### DESCRIPTION OF THE TASK
Carry on the post about insanity pleas and the Toronto pharmacy case, starting right after its last sentence.

──────── SOURCE EXTRACT ────────

A Case from Canada and the Trouble with Insanity Pleas

I don’t intend for every post to be about mental illness and violence or crime. While I’ve said before that I think destigmatization work minimizes a very real and complex problem in the name of respectability, it is of course true that violence is not the primary—nor the most interesting—question in contemporary mental health care. But a story out today about a murder in Canada feels like a good opportunity to begin talking, just briefly, about a topic I’ll return to often: the nature of insanity pleas in the United States.

But first, the story, which I’ll quote very nearly in full, with small omissions noted:

A woman found not criminally responsible for killing a stranger in a Toronto pharmacy has been ordered detained in a mental health hospital because she lacks insight into her crime and remains a significant threat to the public, a board overseeing her case has ruled.

The Ontario Review Board — which decides if and how not criminally responsible patients should be detained — said Rohinie Bisesar considers herself a victim of her schizophrenia and blames the homicide on her illness.

“Ms. Bisesar describes herself as a good person and has a hard time understanding her role in the death of the victim,” the board wrote in a detailed decision released this month.

“Ms. Bisesar considers herself to be ready for discharge to the community at the present time, which represents a combination of limited insight and a grandiose self-appraisal, possibly as a defence mechanism, but nonetheless as an unrealistic appreciation of her circumstances.”

On Dec. 11, 2015, Bisesar was in the throes of a psychotic breakdown with untreated schizophrenia when she walked into a Shoppers Drug Mart in Toronto’s financial district and stabbed Junor in the heart with a small knife.

Court heard she suffered from severe hallucinations and delusions that manifested as a voice commanding her to harm someone. She refused treatment for years while in custody and only became fit to stand trial in April 2018.

She remains in a secure, six-bed wing at Toronto’s Centre for Addiction and Mental Health where she is in “almost complete remission” of her symptoms, due a strict regime of medication, cognitive behavioural therapy and psychotherapy, the board noted.

──────── EXTRACTED DATA ────────

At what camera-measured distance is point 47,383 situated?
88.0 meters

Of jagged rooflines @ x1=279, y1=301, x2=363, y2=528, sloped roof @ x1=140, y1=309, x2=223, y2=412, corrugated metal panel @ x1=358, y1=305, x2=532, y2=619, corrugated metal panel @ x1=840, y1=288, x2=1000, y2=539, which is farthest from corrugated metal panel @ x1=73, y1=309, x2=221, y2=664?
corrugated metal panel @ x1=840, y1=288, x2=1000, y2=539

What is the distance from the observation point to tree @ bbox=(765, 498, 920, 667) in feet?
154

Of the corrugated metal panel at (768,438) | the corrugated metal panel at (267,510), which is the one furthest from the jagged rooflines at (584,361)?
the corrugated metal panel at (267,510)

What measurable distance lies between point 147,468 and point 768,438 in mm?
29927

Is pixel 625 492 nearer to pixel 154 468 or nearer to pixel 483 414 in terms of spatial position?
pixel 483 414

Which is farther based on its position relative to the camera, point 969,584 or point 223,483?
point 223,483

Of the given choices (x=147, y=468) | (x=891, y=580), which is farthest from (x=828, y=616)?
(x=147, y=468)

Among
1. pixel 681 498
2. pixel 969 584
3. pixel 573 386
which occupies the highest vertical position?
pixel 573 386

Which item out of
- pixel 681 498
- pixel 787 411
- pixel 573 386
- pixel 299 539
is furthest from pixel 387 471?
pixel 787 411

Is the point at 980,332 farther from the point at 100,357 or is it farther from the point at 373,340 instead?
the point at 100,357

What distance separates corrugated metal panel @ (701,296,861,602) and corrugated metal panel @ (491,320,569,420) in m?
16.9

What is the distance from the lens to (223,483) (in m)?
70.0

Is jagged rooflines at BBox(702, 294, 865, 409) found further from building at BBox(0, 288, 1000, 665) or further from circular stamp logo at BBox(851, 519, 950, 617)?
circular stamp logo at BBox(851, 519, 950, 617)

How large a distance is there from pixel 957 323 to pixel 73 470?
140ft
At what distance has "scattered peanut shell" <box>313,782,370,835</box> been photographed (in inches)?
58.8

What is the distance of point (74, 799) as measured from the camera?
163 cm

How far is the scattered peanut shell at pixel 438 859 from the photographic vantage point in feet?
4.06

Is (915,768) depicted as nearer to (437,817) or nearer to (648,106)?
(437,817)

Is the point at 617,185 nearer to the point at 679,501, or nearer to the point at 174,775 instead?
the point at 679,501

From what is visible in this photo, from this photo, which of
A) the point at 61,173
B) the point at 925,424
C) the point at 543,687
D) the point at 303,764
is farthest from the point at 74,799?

────────

### EXPECTED OUTPUT
Her treatment team believes within the next year Bisesar “should achieve a level of stability and insight sufficient for her to be safely managed on a general unit,” with privileges that could include indirectly supervised access to the community.

Her attending psychiatrist and the lawyer for the Attorney General of Ontario noted that “if the hospital is to make a mistake with respect to assessing risk and granting unsupervised access to community, there could be catastrophic consequences.”

The board ordered Bisesar to only enter the community, where she has been attending psychotherapy programs, with hospital staff.

I suspect that many people believe that the intersection of insanity and criminal-justice—when it comes to sentencing and confinement—is a fairly straightforward matter: There is some legal concept called an “insanity defense.” If there is reason to believe that a defendant was out of their mind at the time they committed their offense, this defense can be offered. If the defendant can demonstrate insanity (perhaps to the satisfaction of a doctor or two), then they are found “not guilty by reason of insanity” and either released or, in the worst case, sent to a hospital to receive psychiatric care until they are healthy enough to return to society. There is a notion, persistent particularly on the political right but by no means exclusive to it, that this outcome is (justly or not) tantamount to “getting away with it.”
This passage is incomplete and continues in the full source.